*Data to use*:
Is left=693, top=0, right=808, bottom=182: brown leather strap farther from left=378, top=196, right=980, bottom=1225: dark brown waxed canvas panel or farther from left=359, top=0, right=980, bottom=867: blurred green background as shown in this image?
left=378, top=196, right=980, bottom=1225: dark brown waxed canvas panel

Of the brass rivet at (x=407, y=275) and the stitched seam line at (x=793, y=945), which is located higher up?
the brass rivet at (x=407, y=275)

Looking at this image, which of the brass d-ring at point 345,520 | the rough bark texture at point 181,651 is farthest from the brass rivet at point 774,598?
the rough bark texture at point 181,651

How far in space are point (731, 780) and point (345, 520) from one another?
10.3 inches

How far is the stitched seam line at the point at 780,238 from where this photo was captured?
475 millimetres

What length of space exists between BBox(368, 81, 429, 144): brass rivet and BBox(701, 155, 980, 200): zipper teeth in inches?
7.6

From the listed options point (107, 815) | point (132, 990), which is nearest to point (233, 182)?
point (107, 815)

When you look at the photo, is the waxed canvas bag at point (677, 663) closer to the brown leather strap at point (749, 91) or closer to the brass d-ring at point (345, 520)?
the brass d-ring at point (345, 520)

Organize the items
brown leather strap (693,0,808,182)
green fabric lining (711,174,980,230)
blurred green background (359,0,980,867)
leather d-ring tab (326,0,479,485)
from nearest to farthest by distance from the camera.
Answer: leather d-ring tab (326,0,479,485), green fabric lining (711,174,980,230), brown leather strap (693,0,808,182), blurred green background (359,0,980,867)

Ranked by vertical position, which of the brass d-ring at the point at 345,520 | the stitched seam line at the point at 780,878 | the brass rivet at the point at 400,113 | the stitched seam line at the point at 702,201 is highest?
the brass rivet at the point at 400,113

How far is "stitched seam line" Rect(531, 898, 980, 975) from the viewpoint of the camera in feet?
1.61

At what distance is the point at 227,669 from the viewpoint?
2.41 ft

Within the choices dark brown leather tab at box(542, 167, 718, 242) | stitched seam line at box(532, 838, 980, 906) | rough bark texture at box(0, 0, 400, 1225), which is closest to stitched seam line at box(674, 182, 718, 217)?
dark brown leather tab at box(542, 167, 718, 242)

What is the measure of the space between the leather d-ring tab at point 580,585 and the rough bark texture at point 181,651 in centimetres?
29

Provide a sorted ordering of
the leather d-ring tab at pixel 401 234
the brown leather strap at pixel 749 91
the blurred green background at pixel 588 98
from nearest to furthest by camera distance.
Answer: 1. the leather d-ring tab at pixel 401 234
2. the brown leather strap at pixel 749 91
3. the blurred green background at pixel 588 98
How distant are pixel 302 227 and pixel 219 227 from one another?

*Exercise brief*: Copy all of the items above word for word, with nothing left out.

*Expected answer*:
Is left=693, top=0, right=808, bottom=182: brown leather strap farther from left=378, top=196, right=980, bottom=1225: dark brown waxed canvas panel or farther from left=359, top=0, right=980, bottom=867: blurred green background as shown in this image?
left=378, top=196, right=980, bottom=1225: dark brown waxed canvas panel

Of the brass rivet at (x=407, y=275) and the stitched seam line at (x=793, y=945), which is located higher up?
the brass rivet at (x=407, y=275)

Looking at this image, which of the brass d-ring at point 345,520 | the rough bark texture at point 181,651 is farthest from the brass rivet at point 774,598?
the rough bark texture at point 181,651

How far in space are point (731, 780) and point (345, 520) from one another?
10.3 inches

How far is the stitched seam line at the point at 780,238 from where this photo was captured?
475 millimetres

What length of space exists between BBox(368, 81, 429, 144): brass rivet and BBox(701, 155, 980, 200): zipper teeth in inches?
7.6

From the listed options point (107, 815) | point (132, 990), which is nearest to point (233, 182)?
point (107, 815)

When you look at the photo, is the waxed canvas bag at point (677, 663) closer to the brown leather strap at point (749, 91) or closer to the brass d-ring at point (345, 520)?
the brass d-ring at point (345, 520)

Organize the items
brown leather strap (693,0,808,182)
green fabric lining (711,174,980,230)
blurred green background (359,0,980,867)
leather d-ring tab (326,0,479,485)
from nearest to farthest by distance from the camera.
Answer: leather d-ring tab (326,0,479,485), green fabric lining (711,174,980,230), brown leather strap (693,0,808,182), blurred green background (359,0,980,867)

Ranked by vertical position, which of the brass d-ring at the point at 345,520 | the stitched seam line at the point at 780,878 | the brass rivet at the point at 400,113 | the stitched seam line at the point at 702,201 is highest?
the brass rivet at the point at 400,113

How far is "stitched seam line" Rect(531, 898, 980, 975) from the viewpoint of the camera in feet?
1.61

At what distance is the point at 227,669 from the viewpoint?
2.41 ft

Within the choices dark brown leather tab at box(542, 167, 718, 242) | stitched seam line at box(532, 838, 980, 906) | rough bark texture at box(0, 0, 400, 1225), which is closest to stitched seam line at box(674, 182, 718, 217)?
dark brown leather tab at box(542, 167, 718, 242)

What is the measure of the space between the leather d-ring tab at point 580,585 and the rough bark texture at point 181,651 in centimetres?
29

Provide a sorted ordering of
the leather d-ring tab at pixel 401 234
the brown leather strap at pixel 749 91
the blurred green background at pixel 588 98
from nearest to furthest by camera distance.
Answer: 1. the leather d-ring tab at pixel 401 234
2. the brown leather strap at pixel 749 91
3. the blurred green background at pixel 588 98
How distant are pixel 302 227 and pixel 219 227 from one another?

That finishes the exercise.